__What you have to do__.
Return the captions in the listing from the line with "Capo Kẹp Đàn Guitar Ukulele Tiện Dụng" to the line with "US Vietnam Era Tiger Stripe Fatigue Jacket", both included, reproduced word for word and without the pictures.

__Recorded information__.
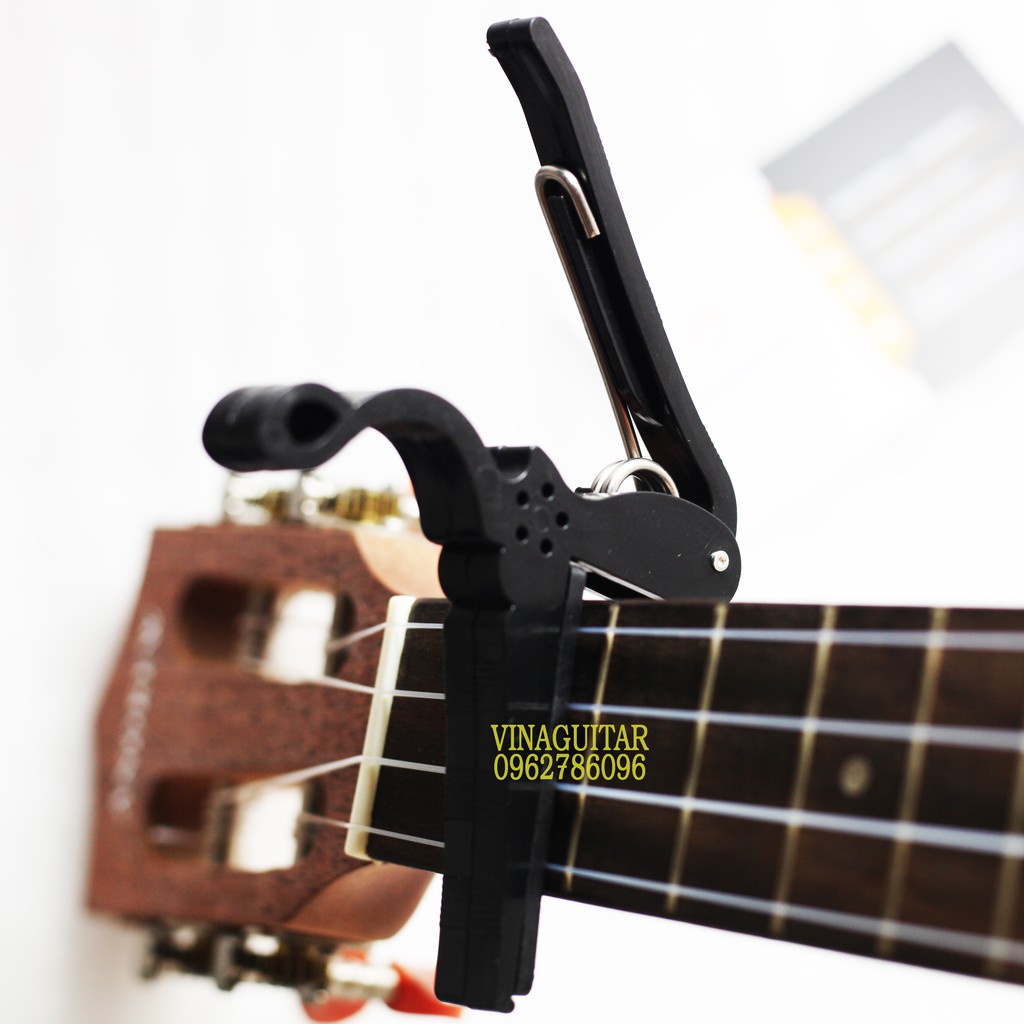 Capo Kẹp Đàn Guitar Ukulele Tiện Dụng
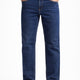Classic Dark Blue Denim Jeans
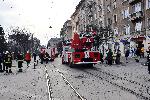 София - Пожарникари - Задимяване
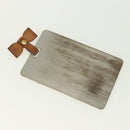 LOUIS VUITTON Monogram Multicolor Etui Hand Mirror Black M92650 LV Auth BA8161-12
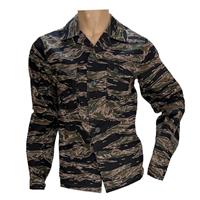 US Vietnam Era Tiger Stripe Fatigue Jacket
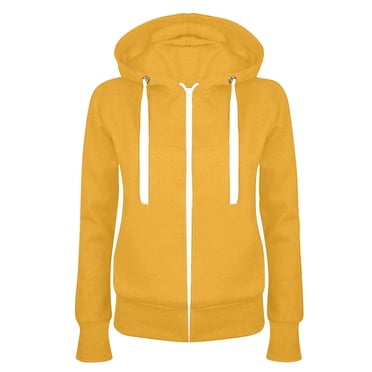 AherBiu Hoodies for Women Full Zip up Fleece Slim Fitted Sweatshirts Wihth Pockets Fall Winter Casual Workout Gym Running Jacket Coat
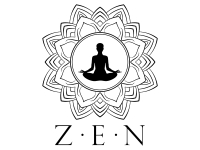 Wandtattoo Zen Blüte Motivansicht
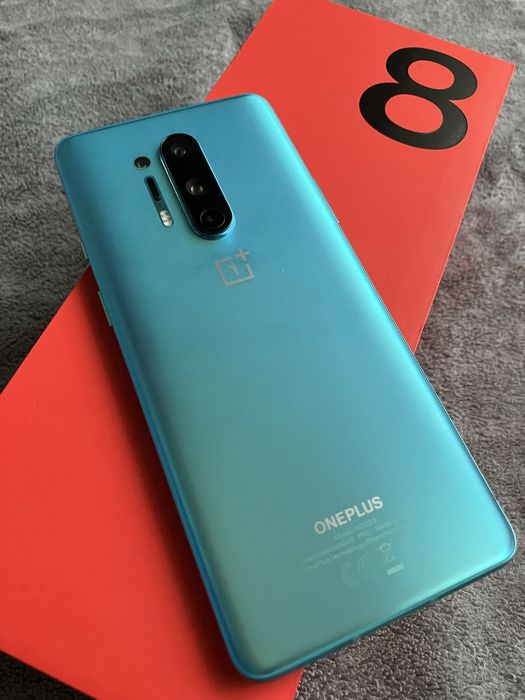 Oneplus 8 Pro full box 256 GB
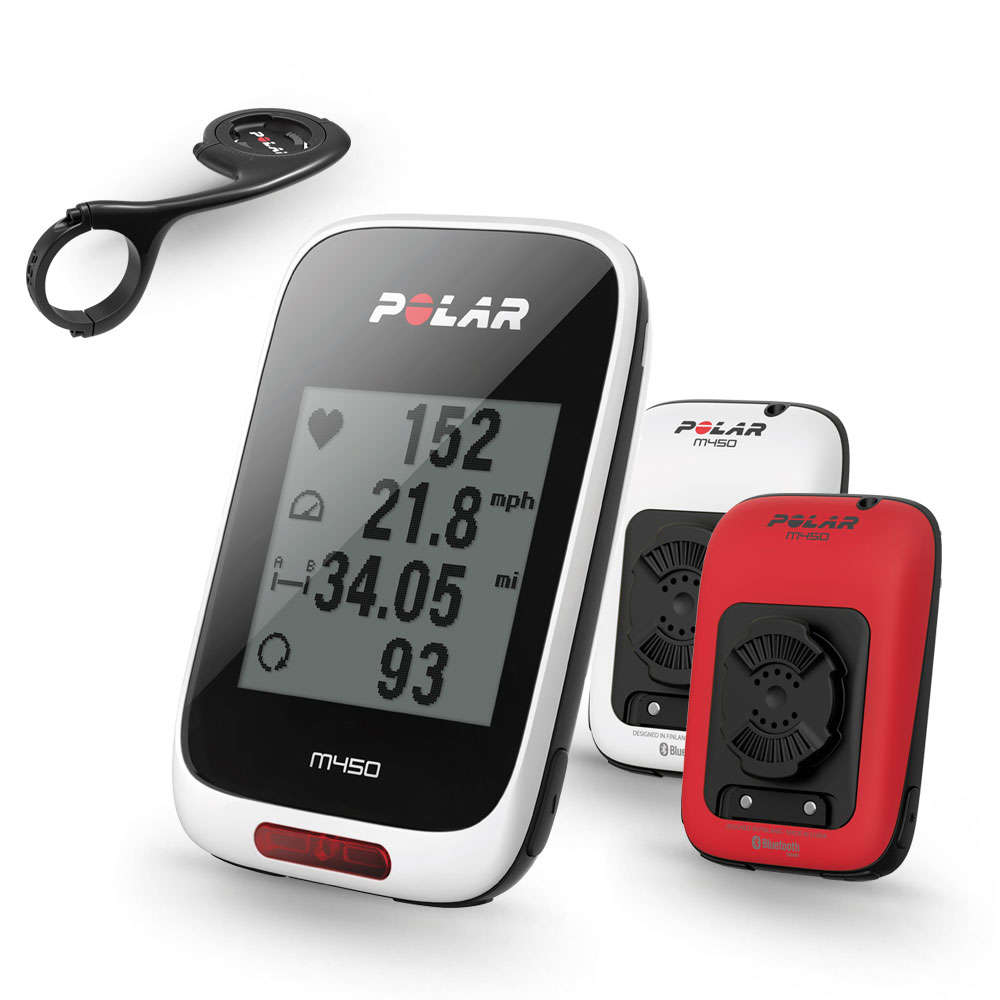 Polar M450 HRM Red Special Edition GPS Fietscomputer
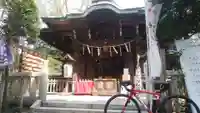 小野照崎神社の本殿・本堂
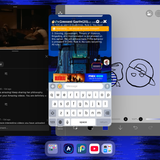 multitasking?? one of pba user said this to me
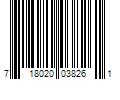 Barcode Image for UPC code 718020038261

---

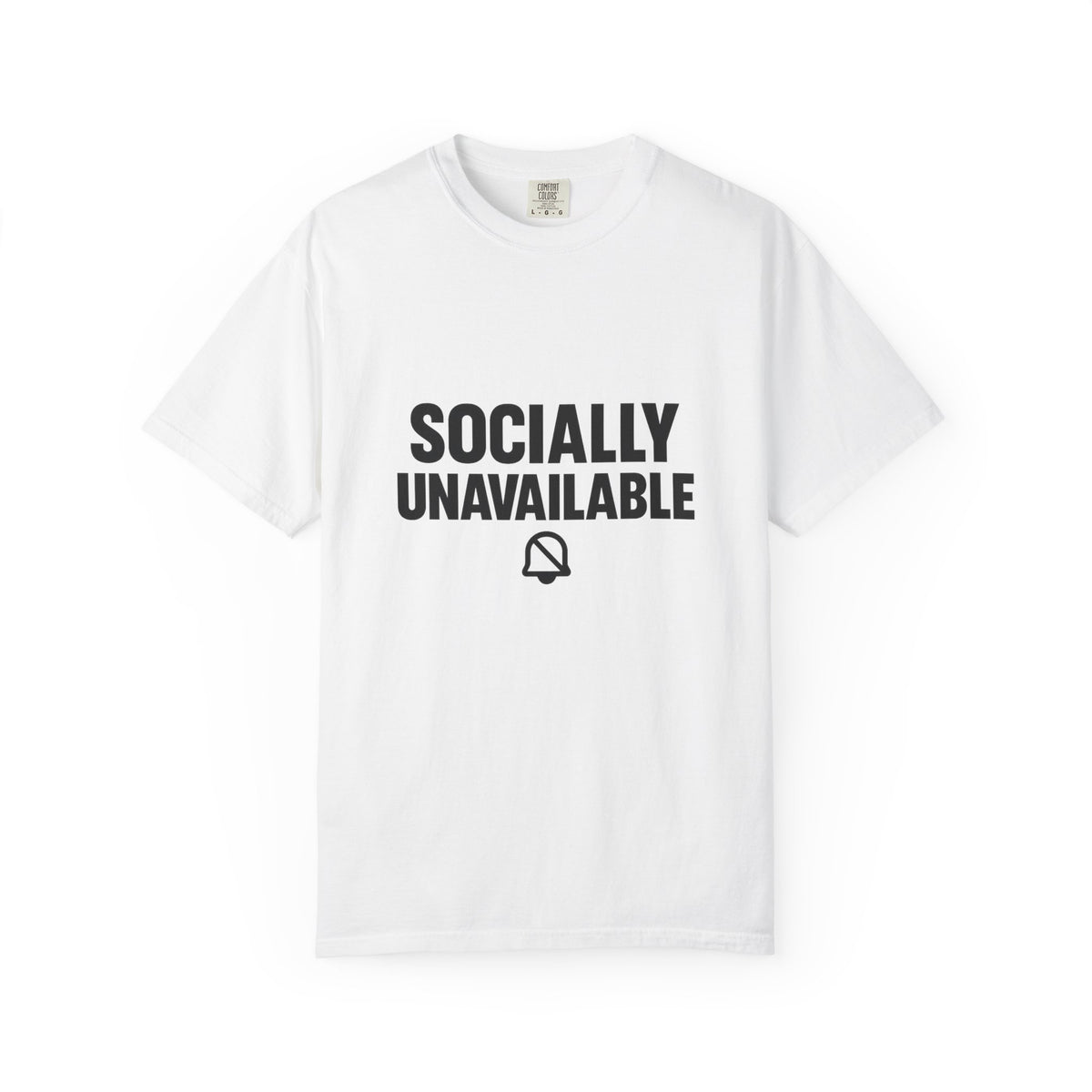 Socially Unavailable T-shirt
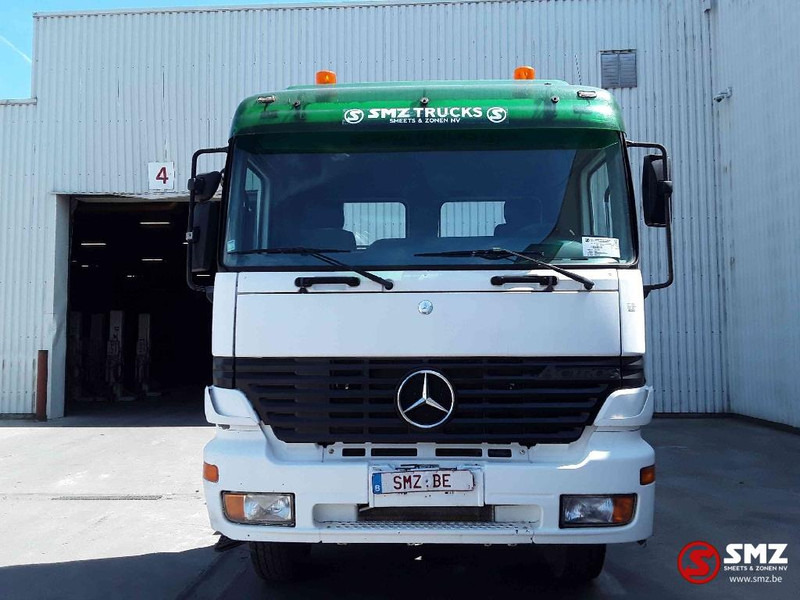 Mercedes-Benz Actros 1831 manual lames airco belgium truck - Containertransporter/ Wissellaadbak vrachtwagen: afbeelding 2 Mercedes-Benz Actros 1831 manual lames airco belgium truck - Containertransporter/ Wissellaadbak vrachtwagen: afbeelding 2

__Completed exercise__.
 Capo Kẹp Đàn Guitar Ukulele Tiện Dụng
Classic Dark Blue Denim Jeans
 София - Пожарникари - Задимяване
 LOUIS VUITTON Monogram Multicolor Etui Hand Mirror Black M92650 LV Auth BA8161-12
 US Vietnam Era Tiger Stripe Fatigue Jacket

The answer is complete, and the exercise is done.